Source data
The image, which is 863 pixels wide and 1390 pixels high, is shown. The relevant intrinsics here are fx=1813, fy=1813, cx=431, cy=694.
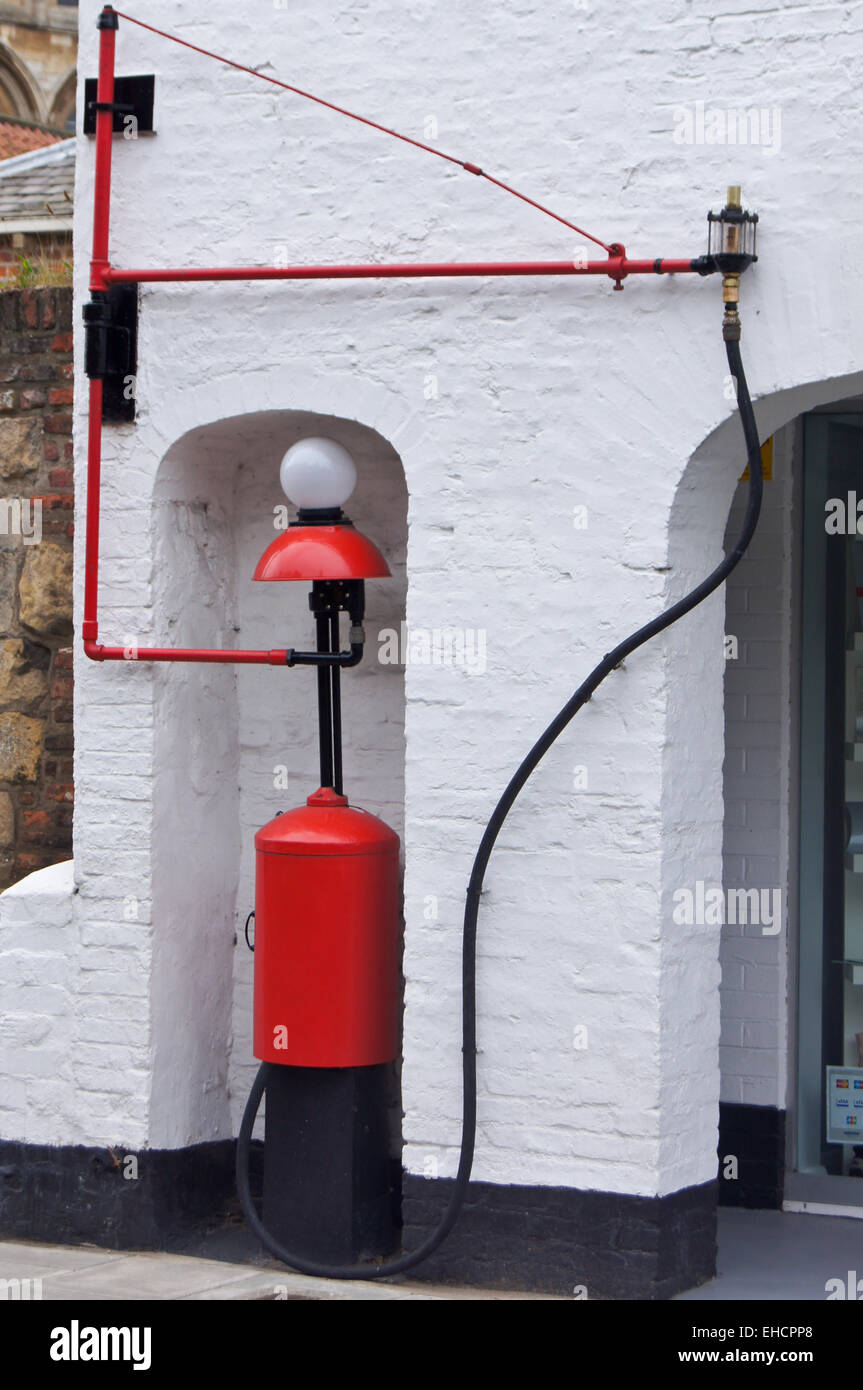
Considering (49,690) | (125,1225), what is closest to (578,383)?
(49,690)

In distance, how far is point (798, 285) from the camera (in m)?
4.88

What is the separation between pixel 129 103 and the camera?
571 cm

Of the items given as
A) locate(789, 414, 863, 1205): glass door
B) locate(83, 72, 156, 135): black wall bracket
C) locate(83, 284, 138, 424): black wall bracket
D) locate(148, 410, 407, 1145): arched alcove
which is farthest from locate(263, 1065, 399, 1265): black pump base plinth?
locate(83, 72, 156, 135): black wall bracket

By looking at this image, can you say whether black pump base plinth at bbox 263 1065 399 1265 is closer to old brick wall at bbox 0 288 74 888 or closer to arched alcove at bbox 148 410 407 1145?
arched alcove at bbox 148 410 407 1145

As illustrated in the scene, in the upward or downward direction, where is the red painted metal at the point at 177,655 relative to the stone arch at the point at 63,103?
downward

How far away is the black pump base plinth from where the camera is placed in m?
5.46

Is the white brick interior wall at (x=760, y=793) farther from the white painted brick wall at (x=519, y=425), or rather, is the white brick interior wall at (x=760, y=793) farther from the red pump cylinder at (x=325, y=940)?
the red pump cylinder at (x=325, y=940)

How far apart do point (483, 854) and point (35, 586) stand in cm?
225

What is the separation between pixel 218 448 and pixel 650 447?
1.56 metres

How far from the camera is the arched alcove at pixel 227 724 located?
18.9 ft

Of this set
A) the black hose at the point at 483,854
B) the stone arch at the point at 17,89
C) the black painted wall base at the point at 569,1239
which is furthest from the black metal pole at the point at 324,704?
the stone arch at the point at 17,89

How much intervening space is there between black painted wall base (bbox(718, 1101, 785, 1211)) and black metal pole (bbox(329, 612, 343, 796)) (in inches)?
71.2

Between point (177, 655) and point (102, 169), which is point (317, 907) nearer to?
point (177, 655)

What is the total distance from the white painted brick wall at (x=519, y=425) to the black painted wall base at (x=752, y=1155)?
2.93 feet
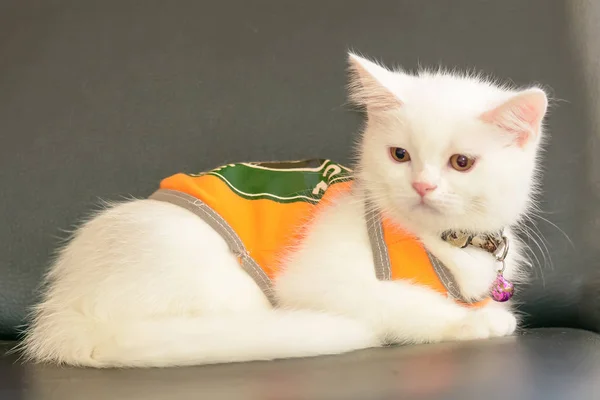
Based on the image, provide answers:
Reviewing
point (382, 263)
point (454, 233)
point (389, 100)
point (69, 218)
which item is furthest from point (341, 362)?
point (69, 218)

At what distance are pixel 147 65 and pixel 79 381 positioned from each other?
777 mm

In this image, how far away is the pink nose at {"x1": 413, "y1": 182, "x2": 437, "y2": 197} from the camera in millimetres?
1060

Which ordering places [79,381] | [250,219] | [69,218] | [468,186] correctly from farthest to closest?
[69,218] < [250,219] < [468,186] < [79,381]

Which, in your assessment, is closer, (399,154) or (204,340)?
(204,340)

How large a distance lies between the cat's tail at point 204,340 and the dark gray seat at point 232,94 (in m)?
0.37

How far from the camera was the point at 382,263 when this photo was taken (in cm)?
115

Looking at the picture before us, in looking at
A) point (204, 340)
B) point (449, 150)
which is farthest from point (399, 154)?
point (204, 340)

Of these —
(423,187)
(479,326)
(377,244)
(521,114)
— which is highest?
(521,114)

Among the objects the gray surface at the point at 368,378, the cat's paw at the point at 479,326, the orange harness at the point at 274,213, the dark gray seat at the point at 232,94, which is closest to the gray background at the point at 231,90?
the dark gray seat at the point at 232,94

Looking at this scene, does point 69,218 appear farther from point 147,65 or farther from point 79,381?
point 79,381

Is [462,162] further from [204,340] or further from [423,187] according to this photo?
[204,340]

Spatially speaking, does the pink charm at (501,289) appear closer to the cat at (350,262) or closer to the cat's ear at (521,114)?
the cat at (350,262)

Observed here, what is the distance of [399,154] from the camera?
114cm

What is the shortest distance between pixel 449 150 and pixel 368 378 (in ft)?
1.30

==

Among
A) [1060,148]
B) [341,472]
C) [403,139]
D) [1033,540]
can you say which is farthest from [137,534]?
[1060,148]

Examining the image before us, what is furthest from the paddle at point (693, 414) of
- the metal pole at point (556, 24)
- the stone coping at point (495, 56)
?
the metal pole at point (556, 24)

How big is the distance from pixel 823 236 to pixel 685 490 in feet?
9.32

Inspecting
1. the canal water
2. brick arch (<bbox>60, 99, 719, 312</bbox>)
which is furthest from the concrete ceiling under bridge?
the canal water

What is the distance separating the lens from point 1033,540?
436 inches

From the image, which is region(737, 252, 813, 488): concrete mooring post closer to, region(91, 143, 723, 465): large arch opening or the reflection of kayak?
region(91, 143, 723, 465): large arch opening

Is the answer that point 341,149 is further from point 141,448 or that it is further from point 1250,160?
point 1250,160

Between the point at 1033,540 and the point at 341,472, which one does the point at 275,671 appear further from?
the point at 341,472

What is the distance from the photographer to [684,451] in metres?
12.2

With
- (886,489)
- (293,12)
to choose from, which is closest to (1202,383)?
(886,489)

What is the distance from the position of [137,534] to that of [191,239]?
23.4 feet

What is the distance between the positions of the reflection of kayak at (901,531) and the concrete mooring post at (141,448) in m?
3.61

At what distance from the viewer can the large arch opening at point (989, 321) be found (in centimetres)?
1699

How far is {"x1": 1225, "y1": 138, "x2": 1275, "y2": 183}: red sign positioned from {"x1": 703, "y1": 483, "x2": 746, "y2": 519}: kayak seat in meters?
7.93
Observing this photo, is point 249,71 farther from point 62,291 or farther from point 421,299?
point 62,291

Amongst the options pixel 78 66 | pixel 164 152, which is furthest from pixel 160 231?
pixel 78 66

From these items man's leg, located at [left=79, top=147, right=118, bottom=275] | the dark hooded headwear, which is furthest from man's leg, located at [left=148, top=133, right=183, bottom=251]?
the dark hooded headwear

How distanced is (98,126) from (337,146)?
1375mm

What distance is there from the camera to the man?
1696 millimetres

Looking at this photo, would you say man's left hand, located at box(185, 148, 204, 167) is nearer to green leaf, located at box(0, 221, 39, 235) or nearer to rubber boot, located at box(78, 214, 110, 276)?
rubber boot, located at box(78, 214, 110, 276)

--

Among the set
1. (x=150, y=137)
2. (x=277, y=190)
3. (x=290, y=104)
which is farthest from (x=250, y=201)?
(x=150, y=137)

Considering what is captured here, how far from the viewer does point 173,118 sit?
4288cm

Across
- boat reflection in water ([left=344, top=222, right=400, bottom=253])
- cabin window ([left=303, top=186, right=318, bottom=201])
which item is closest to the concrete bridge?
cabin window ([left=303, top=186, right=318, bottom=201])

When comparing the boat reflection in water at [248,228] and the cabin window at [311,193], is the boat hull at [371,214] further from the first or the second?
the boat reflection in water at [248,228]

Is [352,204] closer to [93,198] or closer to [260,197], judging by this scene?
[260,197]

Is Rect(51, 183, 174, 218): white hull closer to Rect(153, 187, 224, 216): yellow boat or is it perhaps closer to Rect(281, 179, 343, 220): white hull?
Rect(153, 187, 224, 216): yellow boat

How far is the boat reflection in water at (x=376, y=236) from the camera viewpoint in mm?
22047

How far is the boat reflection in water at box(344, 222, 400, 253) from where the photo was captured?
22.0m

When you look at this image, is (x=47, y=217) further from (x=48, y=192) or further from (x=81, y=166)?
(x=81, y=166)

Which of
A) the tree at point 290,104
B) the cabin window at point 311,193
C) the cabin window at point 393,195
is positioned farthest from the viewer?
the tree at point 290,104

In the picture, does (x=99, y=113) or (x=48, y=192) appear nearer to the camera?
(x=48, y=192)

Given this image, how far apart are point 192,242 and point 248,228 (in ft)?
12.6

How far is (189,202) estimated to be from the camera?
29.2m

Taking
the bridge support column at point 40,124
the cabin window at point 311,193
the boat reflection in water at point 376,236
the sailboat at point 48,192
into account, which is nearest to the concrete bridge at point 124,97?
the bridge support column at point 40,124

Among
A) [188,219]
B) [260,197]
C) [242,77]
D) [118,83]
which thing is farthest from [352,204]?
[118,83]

**Exercise prompt**
Rewrite the data as a JSON list of strings, one string per line, covering everything from the line containing "What is the distance between" down to the line containing "1696 millimetres", with both of those lines included and blank lines left out.

**Solution to the exercise**
[
  "What is the distance between the positions of the reflection of kayak at (901,531) and the concrete mooring post at (141,448) in m?",
  "3.61",
  "At what distance from the viewer can the large arch opening at point (989, 321) be found (in centimetres)?",
  "1699",
  "How far is {\"x1\": 1225, \"y1\": 138, \"x2\": 1275, \"y2\": 183}: red sign positioned from {\"x1\": 703, \"y1\": 483, \"x2\": 746, \"y2\": 519}: kayak seat in meters?",
  "7.93",
  "Observing this photo, is point 249,71 farther from point 62,291 or farther from point 421,299?",
  "point 62,291",
  "Amongst the options pixel 78 66 | pixel 164 152, which is furthest from pixel 160 231?",
  "pixel 78 66",
  "From these items man's leg, located at [left=79, top=147, right=118, bottom=275] | the dark hooded headwear, which is furthest from man's leg, located at [left=148, top=133, right=183, bottom=251]?",
  "the dark hooded headwear",
  "How distanced is (98,126) from (337,146)?",
  "1375mm",
  "What distance is there from the camera to the man?",
  "1696 millimetres"
]